[[ Dataset records, beginning ]]

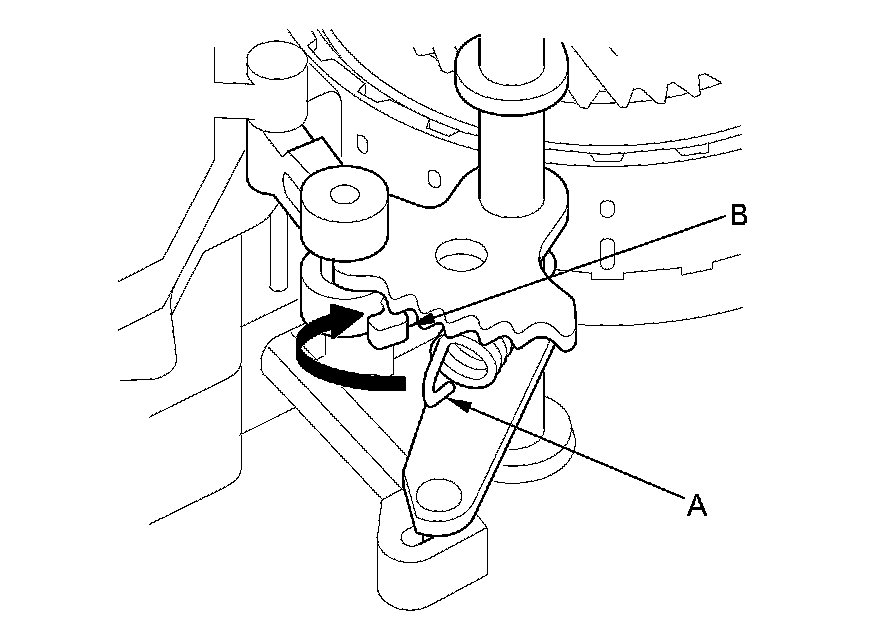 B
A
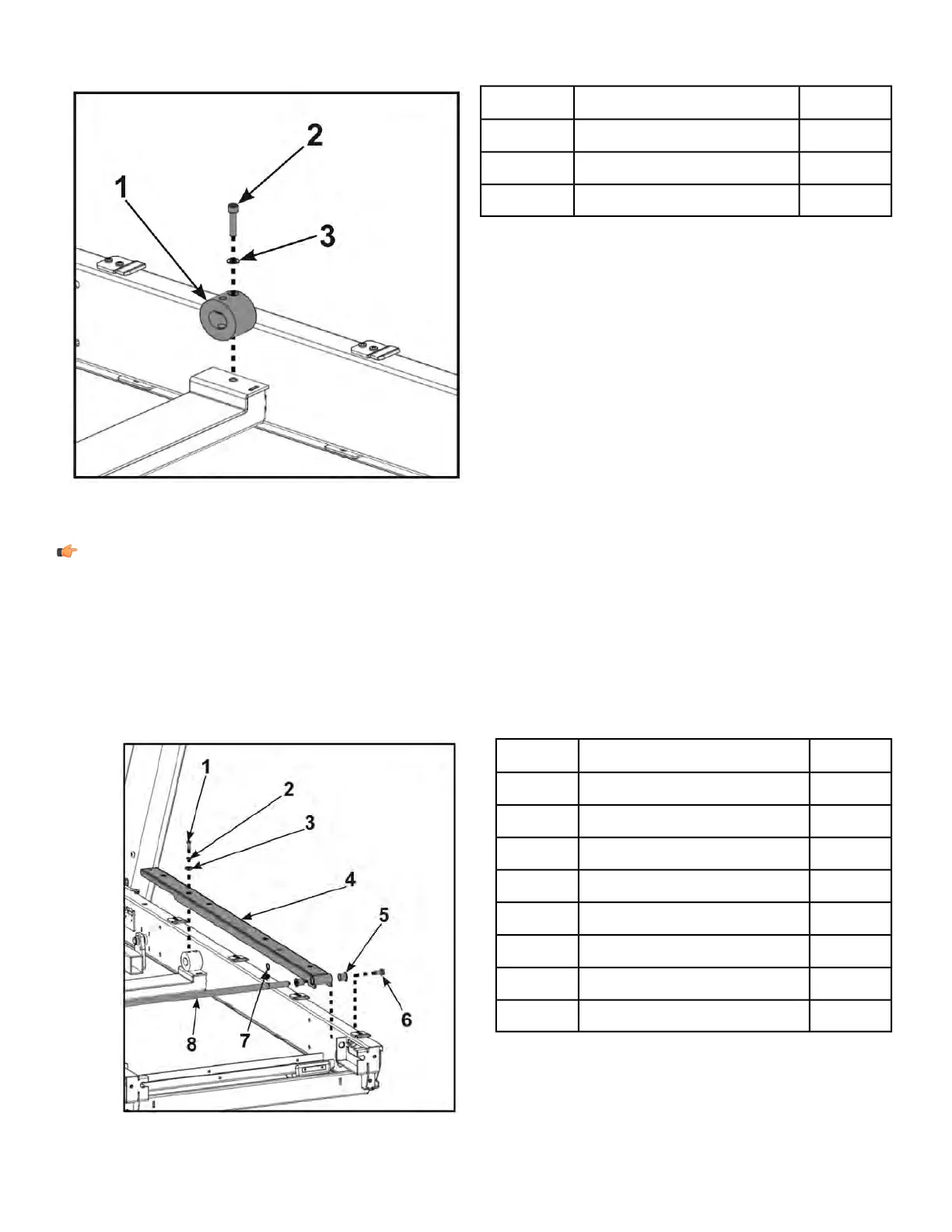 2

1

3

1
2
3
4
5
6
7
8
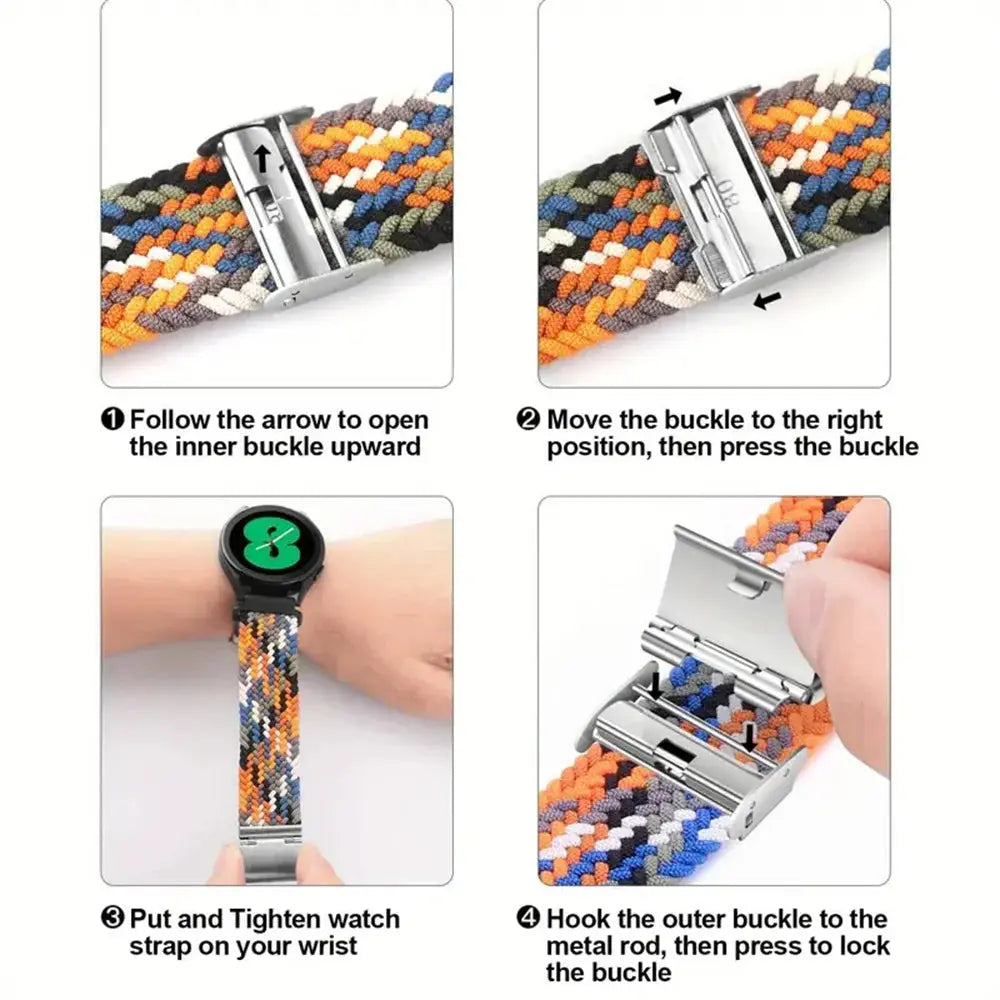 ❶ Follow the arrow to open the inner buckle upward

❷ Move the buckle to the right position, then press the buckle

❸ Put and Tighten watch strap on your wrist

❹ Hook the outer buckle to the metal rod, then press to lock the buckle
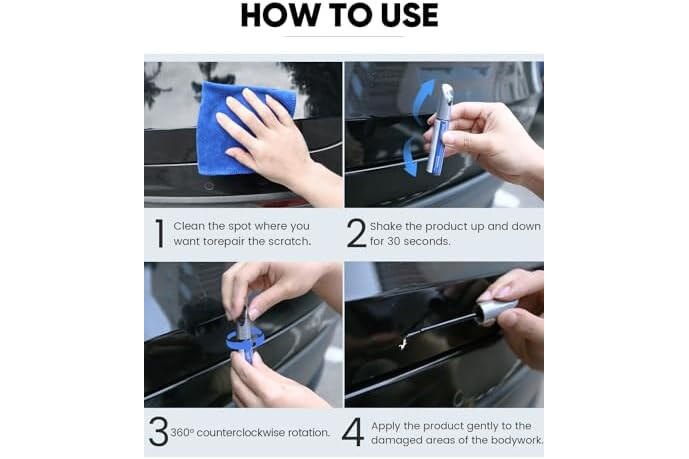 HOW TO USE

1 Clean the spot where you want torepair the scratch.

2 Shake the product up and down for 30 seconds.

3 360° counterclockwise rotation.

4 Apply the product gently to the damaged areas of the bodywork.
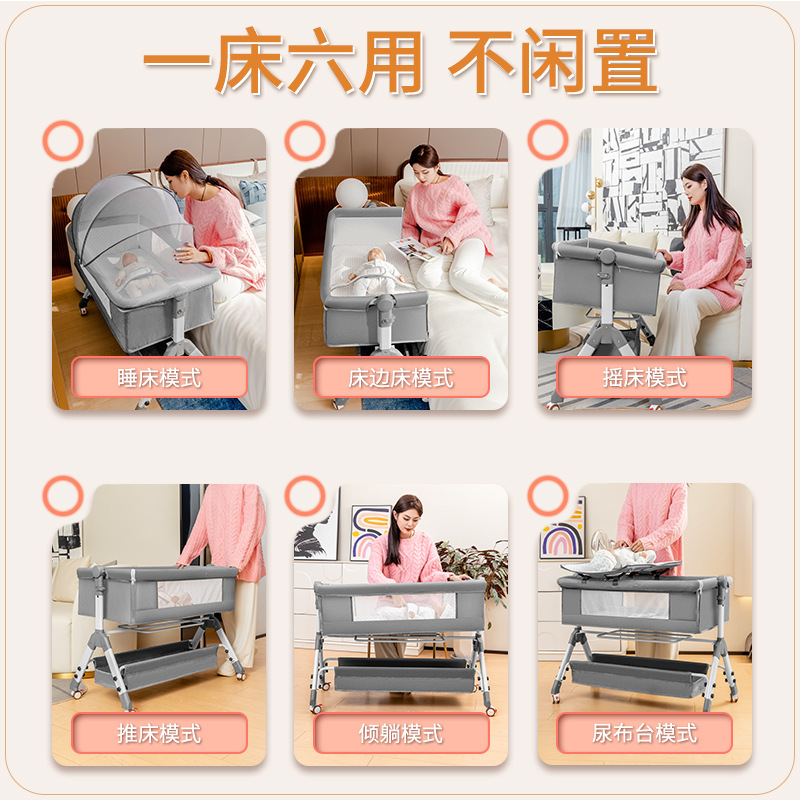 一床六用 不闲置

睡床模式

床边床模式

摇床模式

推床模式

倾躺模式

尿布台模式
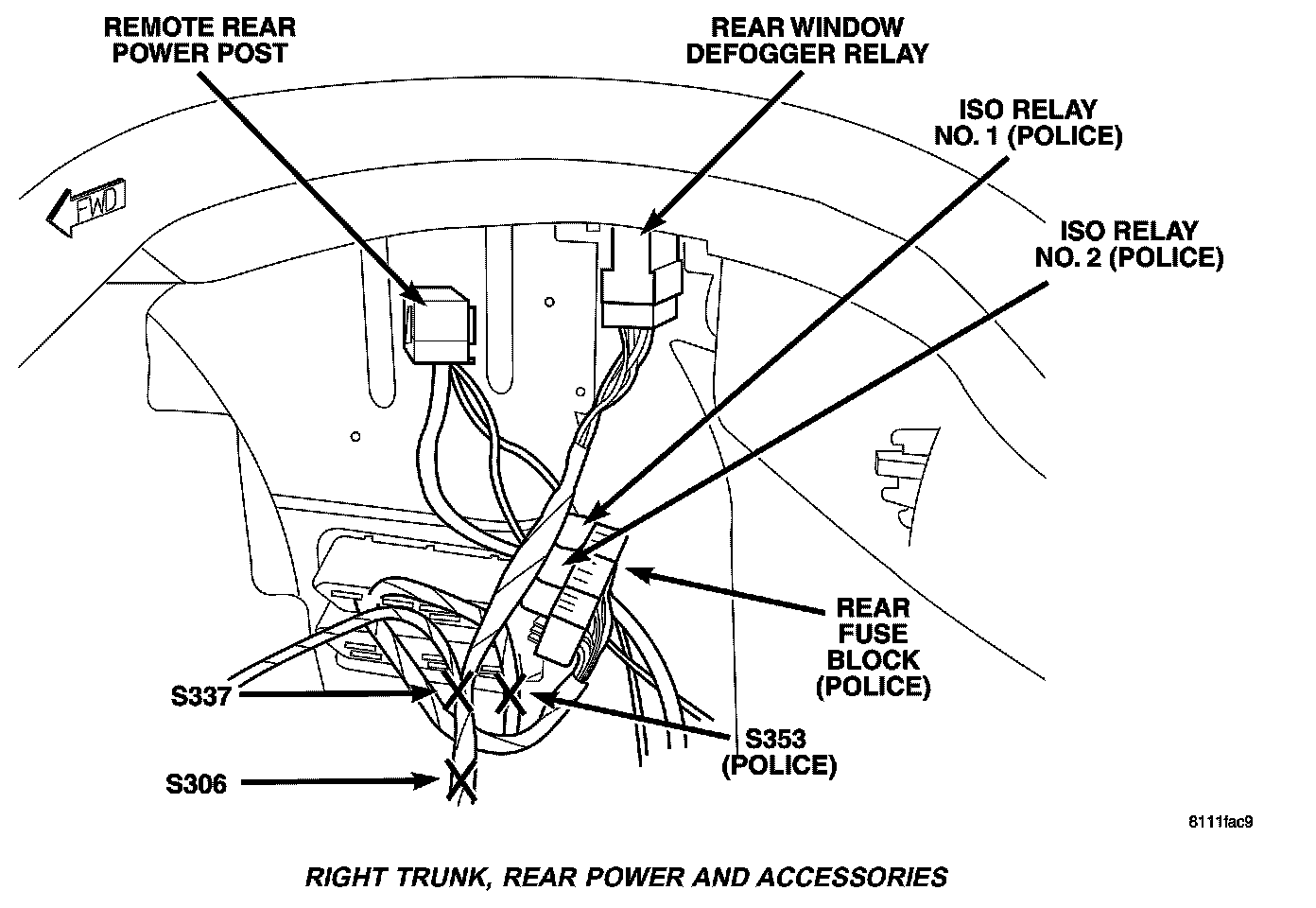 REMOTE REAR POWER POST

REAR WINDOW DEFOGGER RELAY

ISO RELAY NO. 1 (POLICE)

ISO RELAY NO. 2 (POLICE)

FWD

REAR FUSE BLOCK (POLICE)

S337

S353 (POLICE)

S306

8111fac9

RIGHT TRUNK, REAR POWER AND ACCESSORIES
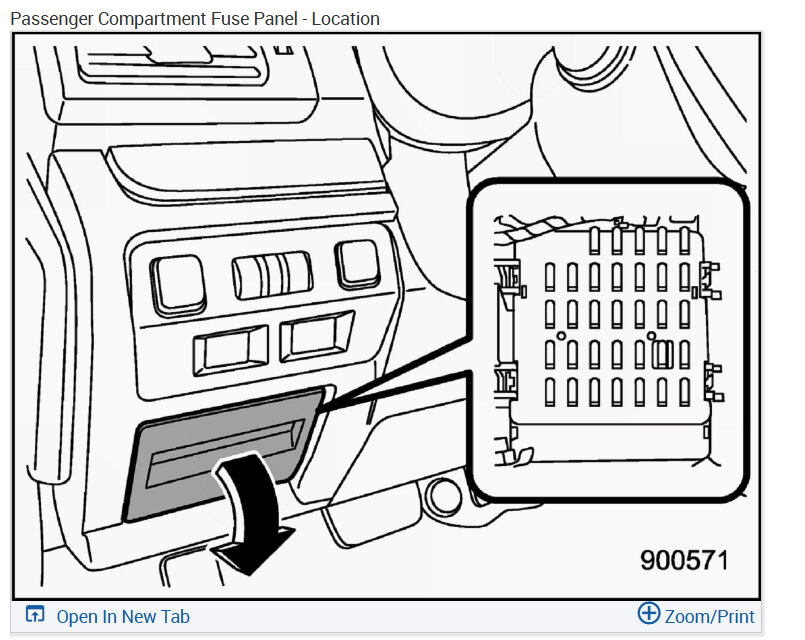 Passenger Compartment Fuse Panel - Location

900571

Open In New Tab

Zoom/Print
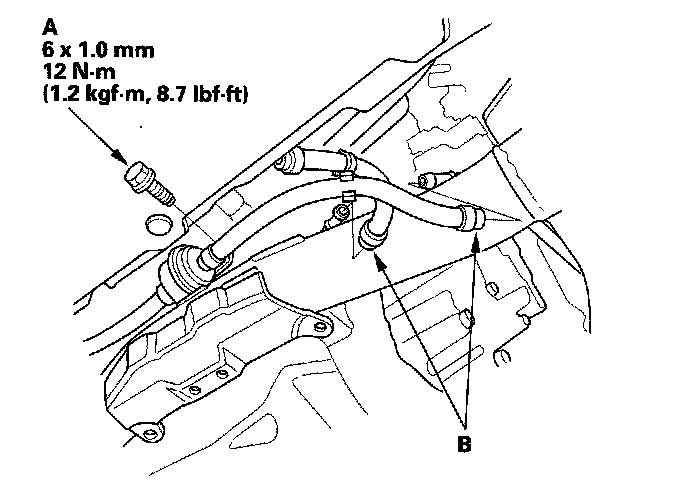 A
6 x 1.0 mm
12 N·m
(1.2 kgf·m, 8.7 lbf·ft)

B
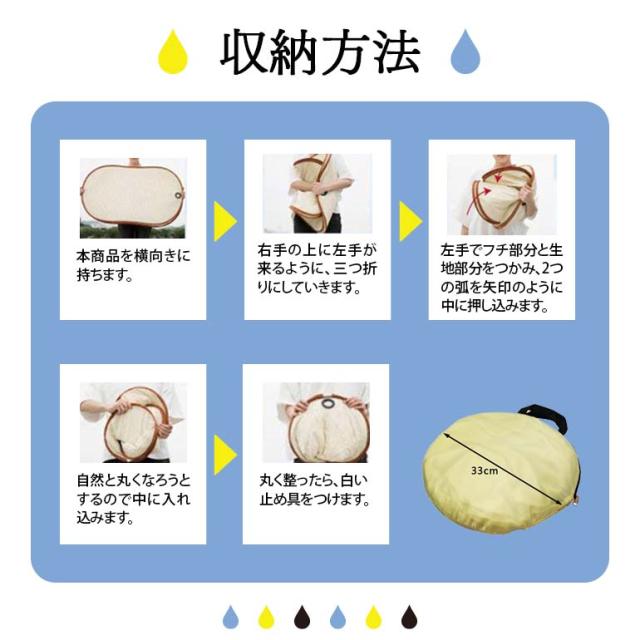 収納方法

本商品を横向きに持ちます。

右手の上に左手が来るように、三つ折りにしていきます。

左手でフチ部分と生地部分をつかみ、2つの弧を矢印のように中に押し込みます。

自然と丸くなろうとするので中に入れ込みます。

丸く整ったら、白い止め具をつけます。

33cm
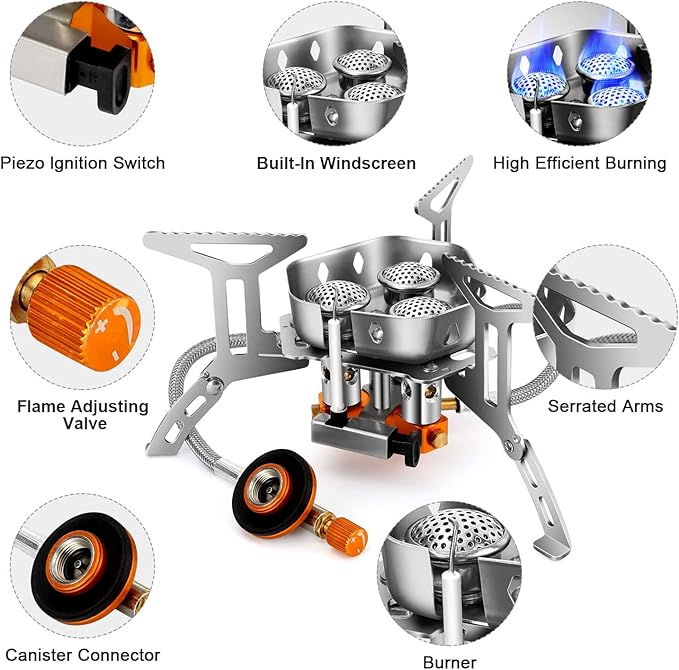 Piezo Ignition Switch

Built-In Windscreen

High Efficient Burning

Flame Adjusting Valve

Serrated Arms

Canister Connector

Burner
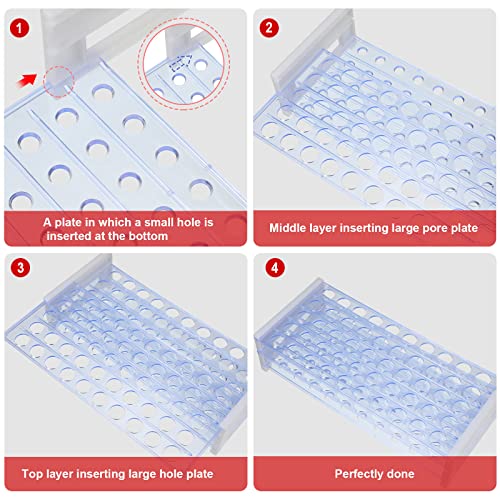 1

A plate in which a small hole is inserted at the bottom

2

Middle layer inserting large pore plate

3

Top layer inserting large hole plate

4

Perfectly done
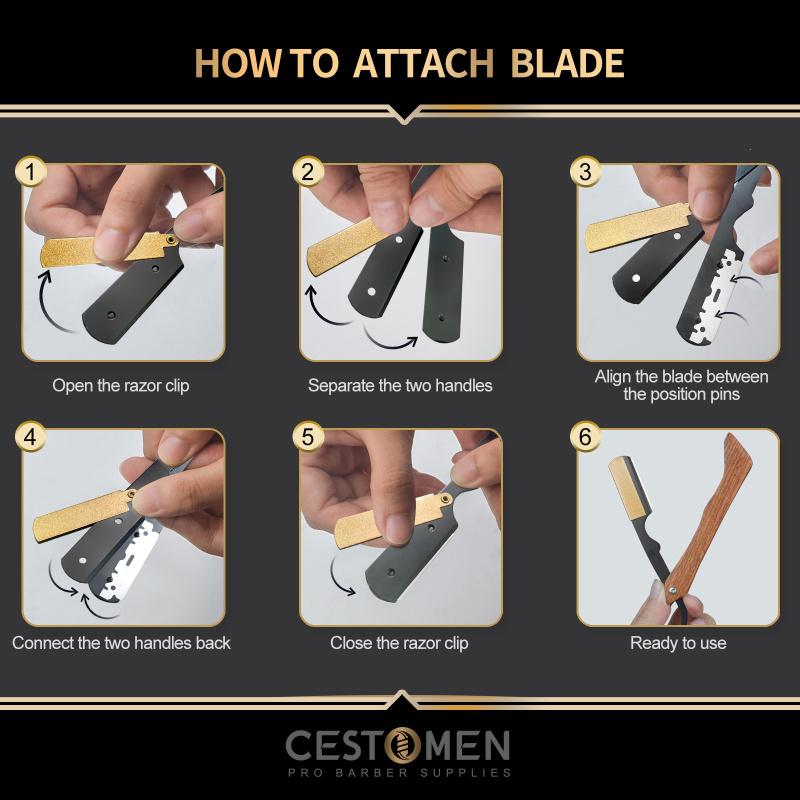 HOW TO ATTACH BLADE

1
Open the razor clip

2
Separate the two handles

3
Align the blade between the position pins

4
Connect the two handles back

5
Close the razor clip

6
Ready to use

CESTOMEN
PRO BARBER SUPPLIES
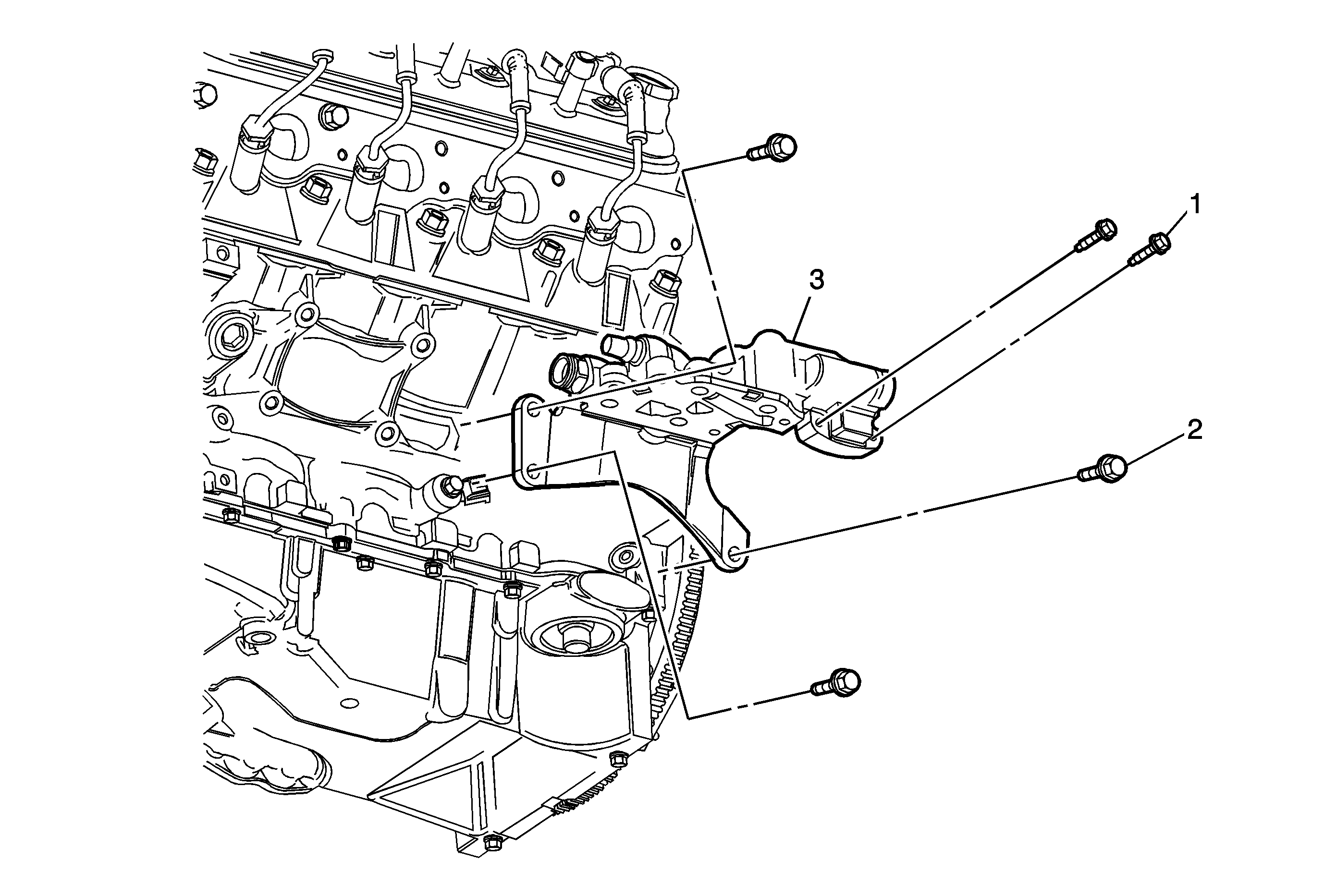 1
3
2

[[ Dataset records, end ]]

An exact restatement of the entries above is needed; no picture may appear in it.

 B
A
 2

1

3

1
2
3
4
5
6
7
8
 ❶ Follow the arrow to open the inner buckle upward

❷ Move the buckle to the right position, then press the buckle

❸ Put and Tighten watch strap on your wrist

❹ Hook the outer buckle to the metal rod, then press to lock the buckle
 HOW TO USE

1 Clean the spot where you want torepair the scratch.

2 Shake the product up and down for 30 seconds.

3 360° counterclockwise rotation.

4 Apply the product gently to the damaged areas of the bodywork.
 一床六用 不闲置

睡床模式

床边床模式

摇床模式

推床模式

倾躺模式

尿布台模式
 REMOTE REAR POWER POST

REAR WINDOW DEFOGGER RELAY

ISO RELAY NO. 1 (POLICE)

ISO RELAY NO. 2 (POLICE)

FWD

REAR FUSE BLOCK (POLICE)

S337

S353 (POLICE)

S306

8111fac9

RIGHT TRUNK, REAR POWER AND ACCESSORIES
 Passenger Compartment Fuse Panel - Location

900571

Open In New Tab

Zoom/Print
 A
6 x 1.0 mm
12 N·m
(1.2 kgf·m, 8.7 lbf·ft)

B
 収納方法

本商品を横向きに持ちます。

右手の上に左手が来るように、三つ折りにしていきます。

左手でフチ部分と生地部分をつかみ、2つの弧を矢印のように中に押し込みます。

自然と丸くなろうとするので中に入れ込みます。

丸く整ったら、白い止め具をつけます。

33cm
 Piezo Ignition Switch

Built-In Windscreen

High Efficient Burning

Flame Adjusting Valve

Serrated Arms

Canister Connector

Burner
 1

A plate in which a small hole is inserted at the bottom

2

Middle layer inserting large pore plate

3

Top layer inserting large hole plate

4

Perfectly done
 HOW TO ATTACH BLADE

1
Open the razor clip

2
Separate the two handles

3
Align the blade between the position pins

4
Connect the two handles back

5
Close the razor clip

6
Ready to use

CESTOMEN
PRO BARBER SUPPLIES
 1
3
2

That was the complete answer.